Data shown section start

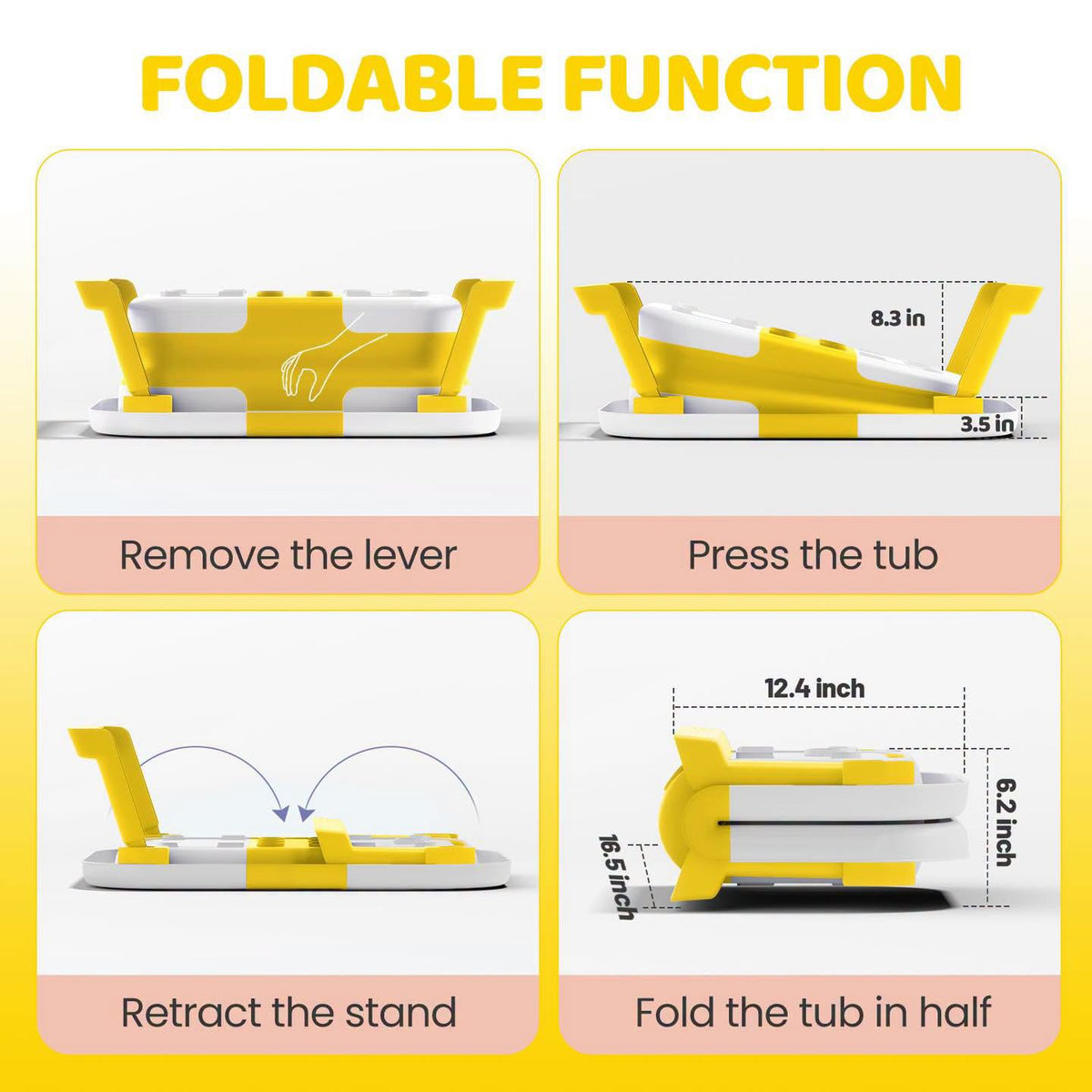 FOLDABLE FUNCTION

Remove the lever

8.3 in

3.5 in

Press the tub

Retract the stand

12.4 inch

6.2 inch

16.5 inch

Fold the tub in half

Data shown section end

* [Prompt]: Each record above should come back exactly the same, only without its pictures.

* [Solved problem]:
 FOLDABLE FUNCTION

Remove the lever

8.3 in

3.5 in

Press the tub

Retract the stand

12.4 inch

6.2 inch

16.5 inch

Fold the tub in half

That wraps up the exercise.